Data on the role of α7 nAChRs in colitis are conflicting. Sun et al. demonstrated increased CHRNA7 expression upon 2,4,6-trinitrobenzenesulfonic acid (TNBS)-induced colitis, whereas Baird et al. found decreased CHRNA7 expression in IBD (Baird et al. 2016; Sun et al. 2007). Further, in an experimental colitis model, selective α7 nAChR agonists worsened disease (Snoek et al. 2010). These data imply that colitis is associated with CHRNA7 expression, again modifying the ACE2 expression levels perchance confusing the current results.

Importantly, when in this manuscript we focus on nicotinic receptors and α7 nAChR specifically, it is important to note that other receptors might play a role in regulating ACE2 as well since VNS unequivocally activates other acetylcholine-binding receptor types. This was not examined in this study.

In addition, we show that VNS does not alter intestinal ACE2 mRNA expression levels. Protein expression levels, which might be of more importance in this context, have not been assessed. Hence, an effect on SARS-CoV-2 infection could still be observed. This is substantiated by Lamers et al. who demonstrated that SARS-CoV-2 infection of gut enterocytes is independent from the ACE2 expression level (Lamers et al. 2020).

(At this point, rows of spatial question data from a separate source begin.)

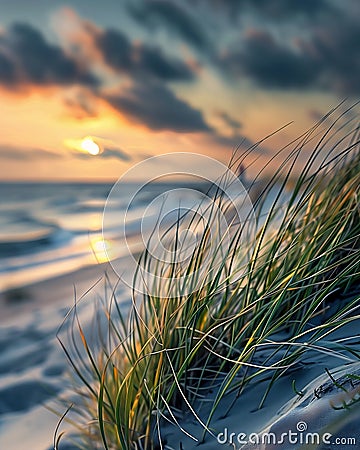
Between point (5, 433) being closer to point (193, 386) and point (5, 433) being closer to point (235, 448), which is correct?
point (193, 386)

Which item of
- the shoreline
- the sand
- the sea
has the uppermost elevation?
the sea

Conversely, since SARS-CoV-2 is known to downregulate ACE2 expression, it is plausible that VNS could restore ACE2 levels in infected patients (Glowacka et al. 2010; Kuba et al. 2005). To this end, VNS studies including SARS-CoV-2 infected patients should be performed.

Regardless of the ACE2 expression level, the antagonizing effect of VNS on the devastating systemic cytokine storm might strengthen this intervention as potential treatment for COVID-19. This is greatly underlined by the positive outcomes of the RECOVERY trial studying the effect of low-dose steroid treatment with dexamethasone on SARS-CoV-2 (RECOVERY Collaborative Group et al. 2020). Alike VNS, dexamethasone is acknowledged as inhibitor of the production of pro-inflammatory cytokines (Horton and Remick 2010; Nyhlen et al. 2004).

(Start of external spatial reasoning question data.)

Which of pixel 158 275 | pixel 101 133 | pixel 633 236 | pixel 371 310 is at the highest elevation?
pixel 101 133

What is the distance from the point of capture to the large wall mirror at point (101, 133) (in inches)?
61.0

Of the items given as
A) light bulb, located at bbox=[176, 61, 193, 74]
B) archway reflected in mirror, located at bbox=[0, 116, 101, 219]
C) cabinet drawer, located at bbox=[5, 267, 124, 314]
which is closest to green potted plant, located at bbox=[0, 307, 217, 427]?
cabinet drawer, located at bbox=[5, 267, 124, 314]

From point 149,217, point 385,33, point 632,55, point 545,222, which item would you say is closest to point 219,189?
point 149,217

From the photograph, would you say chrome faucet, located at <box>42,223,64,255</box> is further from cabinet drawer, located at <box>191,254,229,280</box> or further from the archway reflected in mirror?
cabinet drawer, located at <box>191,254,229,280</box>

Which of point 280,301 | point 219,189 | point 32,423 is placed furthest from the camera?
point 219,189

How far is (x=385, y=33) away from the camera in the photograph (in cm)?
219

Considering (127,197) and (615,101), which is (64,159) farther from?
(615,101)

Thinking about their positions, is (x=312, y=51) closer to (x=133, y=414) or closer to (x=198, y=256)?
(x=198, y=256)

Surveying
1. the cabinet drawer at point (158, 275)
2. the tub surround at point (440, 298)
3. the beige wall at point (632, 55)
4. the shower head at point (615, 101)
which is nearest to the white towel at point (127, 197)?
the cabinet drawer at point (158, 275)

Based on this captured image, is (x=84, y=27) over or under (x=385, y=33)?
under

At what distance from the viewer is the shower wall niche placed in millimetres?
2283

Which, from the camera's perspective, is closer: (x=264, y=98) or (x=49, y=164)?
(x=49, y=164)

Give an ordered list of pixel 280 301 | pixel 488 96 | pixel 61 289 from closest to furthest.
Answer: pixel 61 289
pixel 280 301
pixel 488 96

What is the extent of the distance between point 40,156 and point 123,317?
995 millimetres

Concerning the effect of VNS on systemic cytokine responses, a critical note is that these responses depend on the stimulation parameters such as frequency, amplitude, and pulse width as was demonstrated by Tsaava et al., and recently reviewed (Tsaava et al. 2020; Bonaz 2020). Although low frequency stimulation (as was used in our studies) was not examined, stimulation with high amplitudes resulted in an increase in IL-6 and decrease in IL-5 and TNF-α. When refining these parameters in VNS, the subsequent positive regulation of cytokines could substantiate the role of VNS in treating COVID-19.

Finally, granting the potential role for VNS in SARS-CoV-2 infection, one must be aware that parasympathetic neuronal activity through the vagus nerve can induce bronchoconstriction, an absolutely undesirable adverse effect in COVID-19 patients (Belmonte 2005). Even though results on this matter are conflicting, application of VNS in these patients must be performed with great caution (Miner et al. 2012; Steyn et al. 2013). To elucidate and overcome this issue, future studies should focus on more specific stimulation techniques exclusively targeting the cytokine-producing organ of interest.

Conclusions

The implication of VNS as treatment for SARS-CoV-2 infection has gained high interest. Here, we show that despite gene co-expression of nAChRs, ACE2, and TMPRSS2 in the intestinal epithelium, chronic non-invasive electrical VNS does not significantly alter intestinal ACE2 expression at a transcriptional level. As bio-electronic neuromodulatory techniques continue to evolve as treatment for controlling inflammation, and with the current SARS-CoV-2 outbreak for COVID-19 in particular, further experimental investigations are needed to shed light on the therapeutic potential of VNS for SARS-CoV-2 infection control.